Il viaggio studio era stato organizzato dall’agenzia veneziana “Obiettivo lingua” di Spinea, che opera nel settore dal 1998 e che non è stato possibile raggiungere ieri perché al telefono non rispondeva nessuno. Della comitiva facevano parte studenti tra i 15 e i 18 anni che frequentano diversi istituti vicentini, tra i quali il Rossi e i licei Pigafetta e Lioy, ma c’erano anche alcuni ragazzi di Este. «Erano partiti per il viaggio studio il 10 giugno e dovevano rientrare venerdì scorso con un aereo della Aer Lingus. Il volo ha però cominciato ad accumulare un’ora di ritardo, poi due, poi tre, fino a quando è stato cancellato - ha raccontato la madre di una studentessa -. È paradossale perché nessuno ha spiegato il motivo». In assenza di informazioni certe, sui cellulari di studenti e genitori era circolata persino la notizia che l’aeroporto di Dublino fosse stato chiuso a causa di una nube di cenere prodotta dall’eruzione di un vulcano islandese, ma si trattava di un lancio di agenzia che risaliva al 2010. 

«Hanno dovuto trascorrere la prima notte in aeroporto con la polizia irlandese che li ha addirittura fatti sgomberare da un bar. Mio figlio e molti altri hanno dormito sul pavimento - ha spiegato un altro genitore, particolarmente arrabbiato -. La compagnia aerea li ha fatti andare in albergo solamente sabato pomeriggio. I ragazzi hanno dormito fino alle 3 (di ieri, ndr) perché avevano detto loro che ci sarebbe stato un altro volo in partenza alle 7.40. Quando sono tornati in aeroporto, però, l’aereo era troppo piccolo ed è potuta salire solo una decina di studenti, quelli che hanno dai 16 anni in su. Gli altri non possono volare senza un adulto che li accompagna. La compagnia aerea avrebbe spiegato alla comitiva che non poteva mettere a disposizione un aereo più grande perché non aveva un pilota autorizzato per poterlo pilotare. È assurdo».

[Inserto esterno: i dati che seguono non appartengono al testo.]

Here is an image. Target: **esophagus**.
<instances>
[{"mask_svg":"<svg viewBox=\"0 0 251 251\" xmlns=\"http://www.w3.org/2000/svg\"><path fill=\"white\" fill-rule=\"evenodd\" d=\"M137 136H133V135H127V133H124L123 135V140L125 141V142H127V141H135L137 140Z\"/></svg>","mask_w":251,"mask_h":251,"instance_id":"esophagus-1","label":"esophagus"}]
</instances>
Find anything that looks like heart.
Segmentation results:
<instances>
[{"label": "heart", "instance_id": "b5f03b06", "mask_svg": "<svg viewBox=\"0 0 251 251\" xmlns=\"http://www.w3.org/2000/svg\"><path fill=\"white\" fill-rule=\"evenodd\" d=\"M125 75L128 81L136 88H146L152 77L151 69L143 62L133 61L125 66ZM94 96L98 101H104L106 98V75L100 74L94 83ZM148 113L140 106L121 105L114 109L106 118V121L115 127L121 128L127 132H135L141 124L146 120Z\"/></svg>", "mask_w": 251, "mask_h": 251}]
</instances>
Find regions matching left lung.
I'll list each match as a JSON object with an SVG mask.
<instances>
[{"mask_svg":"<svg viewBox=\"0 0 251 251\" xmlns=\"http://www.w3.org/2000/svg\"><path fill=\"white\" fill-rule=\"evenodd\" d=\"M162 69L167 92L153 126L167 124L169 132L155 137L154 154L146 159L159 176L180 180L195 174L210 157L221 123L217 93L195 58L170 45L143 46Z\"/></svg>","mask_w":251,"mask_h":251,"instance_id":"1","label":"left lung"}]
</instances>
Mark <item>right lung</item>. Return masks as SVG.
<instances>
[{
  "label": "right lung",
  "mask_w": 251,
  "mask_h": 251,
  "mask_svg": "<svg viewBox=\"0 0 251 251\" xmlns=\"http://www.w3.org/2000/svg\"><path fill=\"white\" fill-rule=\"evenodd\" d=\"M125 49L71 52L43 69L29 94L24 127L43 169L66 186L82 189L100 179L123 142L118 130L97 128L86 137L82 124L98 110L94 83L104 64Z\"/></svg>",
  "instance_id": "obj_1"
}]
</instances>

Il caso era stato segnalato sabato alla Farnesina e all’ambasciata italiana a Dublino, che si sono subito attivate per risolvere la situazione. Anche il consigliere regionale Joe Formaggio, contattato da alcuni genitori dei ragazzi, ha cercato di attivare tutti i canali possibili. La svolta è arrivata ieri pomeriggio, quando studenti e docenti accompagnatori sono potuti salire a bordo di un volo della Aer Lingus con destinazione Milano Malpensa. «Ho accompagnato personalmente i ragazzi e i loro insegnanti ai controlli di sicurezza - ha sottolineato al telefono Donato Scioscioli, vice capo missione e consigliere commerciale all’ambasciata italiana a Dublino -. Non conosco i motivi della cancellazione del volo di venerdì scorso, perché noi siamo entrati in campo quando questa situazione era già un dato di fatto. La situazione ha colto un po’ tutti di sorpresa. Trattandosi di un gruppo con numeri importanti, non è stato facile risolvere il problema».